--- WHAT IS REQUIRED ---
Everything from the line containing "In this presented" through the last line of the records below should be printed exactly, please, and nothing else.

--- WORKING DATA ---

* start *

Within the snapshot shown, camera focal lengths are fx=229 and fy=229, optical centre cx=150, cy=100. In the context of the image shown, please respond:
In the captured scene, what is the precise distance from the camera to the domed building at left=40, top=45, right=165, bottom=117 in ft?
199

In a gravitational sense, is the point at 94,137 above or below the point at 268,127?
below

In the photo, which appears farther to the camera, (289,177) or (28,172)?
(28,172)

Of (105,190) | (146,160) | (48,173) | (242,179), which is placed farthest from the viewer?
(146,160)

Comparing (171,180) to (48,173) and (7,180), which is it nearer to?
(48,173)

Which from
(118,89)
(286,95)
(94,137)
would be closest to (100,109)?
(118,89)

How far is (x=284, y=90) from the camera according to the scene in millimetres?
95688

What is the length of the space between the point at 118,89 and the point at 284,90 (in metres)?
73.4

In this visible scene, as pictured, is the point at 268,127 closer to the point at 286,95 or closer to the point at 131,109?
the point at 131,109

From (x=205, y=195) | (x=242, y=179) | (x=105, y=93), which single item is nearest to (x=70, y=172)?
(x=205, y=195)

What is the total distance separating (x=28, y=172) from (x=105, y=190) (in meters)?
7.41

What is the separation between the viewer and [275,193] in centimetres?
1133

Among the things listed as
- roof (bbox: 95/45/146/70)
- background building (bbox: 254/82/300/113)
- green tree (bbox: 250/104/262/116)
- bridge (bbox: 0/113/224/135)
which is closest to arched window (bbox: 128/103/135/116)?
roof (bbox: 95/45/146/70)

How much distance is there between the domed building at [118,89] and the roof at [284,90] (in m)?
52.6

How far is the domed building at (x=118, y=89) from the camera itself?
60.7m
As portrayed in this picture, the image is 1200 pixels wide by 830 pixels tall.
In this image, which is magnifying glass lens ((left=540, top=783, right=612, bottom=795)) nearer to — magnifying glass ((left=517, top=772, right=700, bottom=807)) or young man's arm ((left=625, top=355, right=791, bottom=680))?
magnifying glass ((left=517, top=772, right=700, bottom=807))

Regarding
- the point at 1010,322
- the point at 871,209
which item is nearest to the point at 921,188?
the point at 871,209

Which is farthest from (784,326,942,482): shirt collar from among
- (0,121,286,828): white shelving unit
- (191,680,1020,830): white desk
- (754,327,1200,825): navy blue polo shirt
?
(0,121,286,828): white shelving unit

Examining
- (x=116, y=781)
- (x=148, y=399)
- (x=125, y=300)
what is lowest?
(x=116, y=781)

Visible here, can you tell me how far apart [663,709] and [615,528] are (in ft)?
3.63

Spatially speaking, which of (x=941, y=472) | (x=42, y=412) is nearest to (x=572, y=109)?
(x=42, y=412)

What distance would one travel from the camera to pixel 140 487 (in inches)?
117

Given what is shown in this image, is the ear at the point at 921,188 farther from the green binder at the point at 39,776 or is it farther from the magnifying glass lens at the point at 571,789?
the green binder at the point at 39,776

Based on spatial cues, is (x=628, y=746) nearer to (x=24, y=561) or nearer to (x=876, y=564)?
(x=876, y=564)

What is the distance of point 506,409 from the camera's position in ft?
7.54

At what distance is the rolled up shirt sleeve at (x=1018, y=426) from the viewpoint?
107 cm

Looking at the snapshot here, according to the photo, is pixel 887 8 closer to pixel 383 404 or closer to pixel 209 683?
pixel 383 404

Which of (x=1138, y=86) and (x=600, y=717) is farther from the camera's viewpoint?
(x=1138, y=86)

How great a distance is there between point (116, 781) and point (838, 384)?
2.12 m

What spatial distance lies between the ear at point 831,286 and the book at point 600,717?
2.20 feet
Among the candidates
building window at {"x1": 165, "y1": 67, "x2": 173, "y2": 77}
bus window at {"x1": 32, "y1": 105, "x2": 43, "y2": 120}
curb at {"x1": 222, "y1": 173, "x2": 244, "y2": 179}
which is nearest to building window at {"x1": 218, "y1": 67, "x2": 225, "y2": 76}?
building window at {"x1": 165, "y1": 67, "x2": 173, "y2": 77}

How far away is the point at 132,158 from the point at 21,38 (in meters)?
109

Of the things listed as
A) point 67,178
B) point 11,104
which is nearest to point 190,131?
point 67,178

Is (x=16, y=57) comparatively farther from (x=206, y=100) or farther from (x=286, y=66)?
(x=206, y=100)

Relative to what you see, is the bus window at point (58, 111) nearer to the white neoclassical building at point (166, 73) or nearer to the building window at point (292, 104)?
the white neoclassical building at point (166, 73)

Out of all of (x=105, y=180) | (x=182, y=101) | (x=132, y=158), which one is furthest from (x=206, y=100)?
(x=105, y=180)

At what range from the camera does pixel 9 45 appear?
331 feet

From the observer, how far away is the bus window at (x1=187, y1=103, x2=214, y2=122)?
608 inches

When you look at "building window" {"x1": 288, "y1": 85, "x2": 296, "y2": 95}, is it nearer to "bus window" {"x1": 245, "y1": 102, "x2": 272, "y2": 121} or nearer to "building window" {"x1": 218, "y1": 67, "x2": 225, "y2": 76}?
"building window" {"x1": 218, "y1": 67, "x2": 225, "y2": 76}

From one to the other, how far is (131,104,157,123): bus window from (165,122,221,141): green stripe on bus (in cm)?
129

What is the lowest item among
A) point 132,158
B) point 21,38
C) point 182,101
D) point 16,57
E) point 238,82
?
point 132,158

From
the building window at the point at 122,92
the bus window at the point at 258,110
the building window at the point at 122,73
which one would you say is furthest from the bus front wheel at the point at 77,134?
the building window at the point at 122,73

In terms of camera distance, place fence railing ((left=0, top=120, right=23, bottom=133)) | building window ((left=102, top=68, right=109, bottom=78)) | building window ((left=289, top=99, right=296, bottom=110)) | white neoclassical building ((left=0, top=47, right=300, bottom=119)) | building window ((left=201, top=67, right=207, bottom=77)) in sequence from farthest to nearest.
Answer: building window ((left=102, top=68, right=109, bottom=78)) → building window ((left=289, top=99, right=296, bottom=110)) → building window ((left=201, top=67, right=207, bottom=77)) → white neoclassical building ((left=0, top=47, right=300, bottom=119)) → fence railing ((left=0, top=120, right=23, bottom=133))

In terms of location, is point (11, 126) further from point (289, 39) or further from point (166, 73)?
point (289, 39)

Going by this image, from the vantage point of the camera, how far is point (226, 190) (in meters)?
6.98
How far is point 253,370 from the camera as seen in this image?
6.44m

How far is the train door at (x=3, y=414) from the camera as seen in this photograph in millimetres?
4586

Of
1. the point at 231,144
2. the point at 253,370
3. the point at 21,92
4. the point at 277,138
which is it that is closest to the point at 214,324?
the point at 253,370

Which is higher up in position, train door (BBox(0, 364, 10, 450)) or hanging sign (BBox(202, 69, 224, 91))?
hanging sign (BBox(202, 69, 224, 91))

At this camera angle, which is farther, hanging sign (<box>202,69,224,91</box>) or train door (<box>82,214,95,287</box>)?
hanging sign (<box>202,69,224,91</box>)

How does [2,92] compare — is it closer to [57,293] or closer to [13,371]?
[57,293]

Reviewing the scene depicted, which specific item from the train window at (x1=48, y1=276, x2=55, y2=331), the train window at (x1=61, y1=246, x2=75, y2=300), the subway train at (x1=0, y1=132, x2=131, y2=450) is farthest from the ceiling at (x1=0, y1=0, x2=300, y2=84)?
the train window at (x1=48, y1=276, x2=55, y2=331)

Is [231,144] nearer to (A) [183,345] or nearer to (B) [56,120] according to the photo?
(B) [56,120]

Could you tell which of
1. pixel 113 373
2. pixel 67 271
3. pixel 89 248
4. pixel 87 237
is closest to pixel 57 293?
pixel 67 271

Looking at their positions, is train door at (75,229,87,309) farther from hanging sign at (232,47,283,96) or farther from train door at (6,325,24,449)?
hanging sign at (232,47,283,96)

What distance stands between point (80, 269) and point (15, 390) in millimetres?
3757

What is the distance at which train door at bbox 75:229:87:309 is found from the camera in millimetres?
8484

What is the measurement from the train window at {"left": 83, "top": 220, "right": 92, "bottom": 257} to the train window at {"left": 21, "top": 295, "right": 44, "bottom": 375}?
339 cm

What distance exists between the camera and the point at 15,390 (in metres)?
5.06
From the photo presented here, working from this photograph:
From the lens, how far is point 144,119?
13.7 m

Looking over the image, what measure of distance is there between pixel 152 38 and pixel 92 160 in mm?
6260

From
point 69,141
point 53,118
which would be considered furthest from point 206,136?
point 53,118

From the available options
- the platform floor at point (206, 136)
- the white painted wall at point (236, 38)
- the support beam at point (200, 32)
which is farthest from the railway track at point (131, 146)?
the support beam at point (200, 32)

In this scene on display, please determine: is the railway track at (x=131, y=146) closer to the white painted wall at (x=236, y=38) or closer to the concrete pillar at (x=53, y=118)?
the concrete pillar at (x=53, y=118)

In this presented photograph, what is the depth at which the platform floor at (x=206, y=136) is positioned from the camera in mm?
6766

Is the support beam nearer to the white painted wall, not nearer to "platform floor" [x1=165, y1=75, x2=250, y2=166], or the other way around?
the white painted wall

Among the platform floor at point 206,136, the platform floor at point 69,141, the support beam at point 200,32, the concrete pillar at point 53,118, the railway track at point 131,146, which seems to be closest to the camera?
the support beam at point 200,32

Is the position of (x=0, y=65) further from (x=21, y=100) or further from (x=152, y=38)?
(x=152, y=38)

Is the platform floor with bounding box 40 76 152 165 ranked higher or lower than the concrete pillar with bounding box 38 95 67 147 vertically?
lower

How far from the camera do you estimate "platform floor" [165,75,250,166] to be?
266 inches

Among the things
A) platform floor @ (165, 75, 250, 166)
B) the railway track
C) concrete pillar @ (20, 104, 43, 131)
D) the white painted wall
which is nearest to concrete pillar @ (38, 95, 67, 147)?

* end *

--- RESPONSE TO THIS EXERCISE ---
In this presented photograph, what is the depth at which the platform floor at (x=206, y=136) is positioned from the camera in mm?
6766

Is the support beam nearer to the white painted wall, not nearer to "platform floor" [x1=165, y1=75, x2=250, y2=166], or the other way around?
the white painted wall

Among the platform floor at point 206,136, the platform floor at point 69,141, the support beam at point 200,32, the concrete pillar at point 53,118, the railway track at point 131,146, which seems to be closest to the camera?
the support beam at point 200,32

Is the position of (x=0, y=65) further from (x=21, y=100) or further from (x=152, y=38)?
(x=152, y=38)

Is the platform floor with bounding box 40 76 152 165 ranked higher or lower than the concrete pillar with bounding box 38 95 67 147 vertically?
lower

How far from the camera do you estimate "platform floor" [165,75,250,166] to be?
266 inches

Among the things
A) platform floor @ (165, 75, 250, 166)
B) the railway track
C) concrete pillar @ (20, 104, 43, 131)
D) the white painted wall
which is nearest to concrete pillar @ (38, 95, 67, 147)?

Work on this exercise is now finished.